Le phénomène  littéraire et éducatif de la rentrée ne vous a pas échappé… Il s’agit de l’ouvrage de Céline Alvarez. Il est rare pourtant qu’un sujet éducatif se transforme en succès d’édition. Qu’est-ce qui a bien pu convaincre 85000 lecteurs de dépenser 15 euros pour qu’on leur parle (encore !) de l’école ? L’étonnement est à son comble lorsqu’on en découvre le titre : « Les lois naturelles de l’enfant ». Nous qui pensions que l’arrivée de la théorie du genre à l’école avait effacé toute référence à la nature…

Le fruit d’une expérience scientifique

Non, ce livre n’a rien d’un succès improvisé. Il se construit depuis sept ans exactement. Date à laquelle l’auteure a entrepris une démarche scientifique auprès d’enfants. Il se base sur un constat simple : les sciences du développement humain nous décrivent les grandes lois universelles qui régissent l’apprentissage et l’épanouissement harmonieux de l’être humain. Ces lois exigent notamment que l’enfant apprend par son activité autonome, au sein d’un environnement riche et sécurisant, avec des enfants d’âges différents, et guidé par un étayage individuel et bienveillant. Pour tester cette conviction, l’auteure, linguiste de formation, entre en 2009 dans le système éducatif national en passant le concours de professeur des écoles. Elle demande alors au conseiller du ministre de l’Éducation nationale des conditions « extraordinaires » pour mettre en place son expérience : une école implantée dans un quartier défavorisé, une classe d’âges mélangés, des tests scientifiques annuels pour mesurer les progrès des enfants, une carte blanche pédagogique totale.

L’enseignante est convaincue qu’en respectant les lois naturelles de l’enfant plutôt qu’en luttant contre, les problèmes majeurs liés à l’école disparaissent : échec, montée de la violence, etc.

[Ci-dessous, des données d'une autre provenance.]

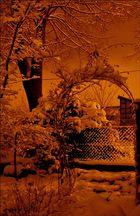 nachts im Garten 2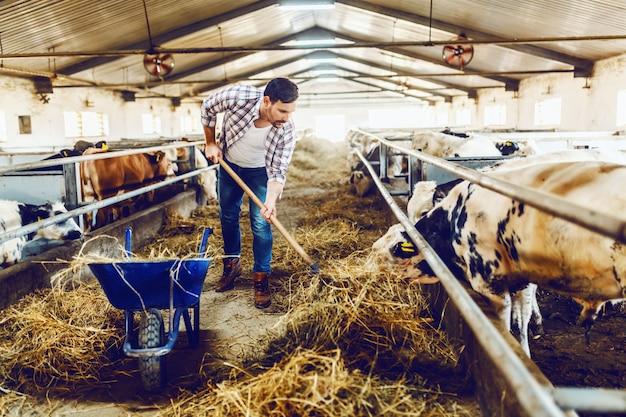 干し草のフォークを保持し、子牛に干し草を食べさせるハンサムな白人農民の全長。安定したインテリア。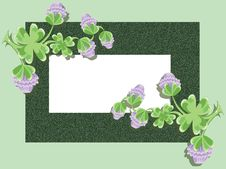 Free Background With Clover Stock Photo - 18527210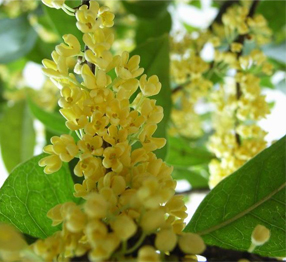 Osmanthus Absolute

Montessori : un point de départ

Pour mener son expérience, Céline Alvarez a adopté comme point de départ le travail de Maria Montessori qui, dès 1907, avait ouvert la voie d’une telle démarche scientifique. À ce stade de l’expérimentation, l’enseignante a mis en pratique le développement des compétences exécutives, aujourd’hui largement reconnues comme étant les fondations biologiques de l’apprentissage et de l’épanouissement global. Ces compétences se développent à grande vitesse entre trois et cinq ans, leur bon développement a donc été une grande priorité dans la classe. Les activités de langage ont également été retravaillées, simplifiées, et adaptées aux particularités de la langue française.

Des résultats bluffants qui expliquent l’engouement

Dans la classe de Céline, la majorité des enfants ont su lire bien avant leur entrée au CP, certains pouvant même compter jusqu’à mille ou faire des additions à quatre chiffres. Tout ça en ayant développé une sérénité et une confiance en eux manifeste. De tels résultats ne manquent pas de séduire, dans un contexte où l’école est le catalyseur de toutes les angoisses : échec, violence, creusement des inégalités…

Si cette enseignante-chercheuse dit vrai, c’est le ministère de l’Education Nationale qui devra revoir sa copie et oublier la théorie du genre comme une émancipation vis-à-vis d’une prétendue loi inscrite dans l’être humain.